その際におすすめしていることは、各項目ごとの比較表の作成です。金額と作業内容の両方で、松竹梅のように3パターンに分類することで判断しやすくなります。
※右記の表を参考にしてみてください。
取得した見積書を、表1のように工事に必要な項目に分けて表にします。見積を出してくれる施工業者さんによって、項目内容が異なっていたり、単価が変わりますので、整理することで各施工業者さんの強みも一目で分かるようになります。
そして、大規模修繕は足場・塗装・防水・タイルなど、オーナー様が施工業者さんを分離発注することができないため、元請け業者を選定する際は、金額だけでなく工事内容もしっかりと吟味し、コストパフォーマンスが最も良い施工会社へ依頼することをお勧めします。
その他の工夫
その他のポイントとしては、外壁修繕と一緒にやった方が効果的なものを探すことです。具体的には以下のようなことが検討できます。
- 掲示板の交換
- 宅配ボックスの設置
- バルコニーの避難ハッチの交換
- 屋根のアンテナのメンテナンス
- 植栽計画の見直し
- ポストの交換
- 廊下に長尺シートの貼り付け
- 電灯をLEDに変更
- 館銘板のデザイン変更
- エントランスの美化
また、足場があるうちに行った方が良いものとして、エアコンの交換に足場が必要なケース(新築時に屋上に室外機を置いているケース)や、給湯器の交換に足場が必要なケースなどは、いざ故障時に緊急性が高いにも関わらず、施工に手間とお金がかかるので、検討したほうが良い場合があります。

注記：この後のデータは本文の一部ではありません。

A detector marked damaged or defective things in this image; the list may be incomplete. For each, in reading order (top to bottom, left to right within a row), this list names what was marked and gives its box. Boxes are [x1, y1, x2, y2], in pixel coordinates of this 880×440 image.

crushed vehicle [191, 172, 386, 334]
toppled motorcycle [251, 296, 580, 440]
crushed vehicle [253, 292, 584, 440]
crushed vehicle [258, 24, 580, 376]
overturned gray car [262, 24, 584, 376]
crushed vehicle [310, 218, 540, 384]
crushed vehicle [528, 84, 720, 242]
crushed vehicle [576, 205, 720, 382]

さらに、塗装の費用は変わらないので、色味をそのまま塗り直すよりは時代に合わせた色に塗り直すことも検討してみると、第一印象が変わりお勧めです。
大規模修繕は、分譲マンションでは長期修繕計画書を作成して計画的に実施されていますが、賃貸マンションの場合にはオーナー様の資金的な面もあり、計画的に実施されていないケースがあります。建物全体の修繕を後回しにしていると劣化が進行していき、結果として通常よりも多額の修繕費が必要になることもあります。計画的に大規模修繕が行えるよう、長期修繕計画の作成をお勧めします。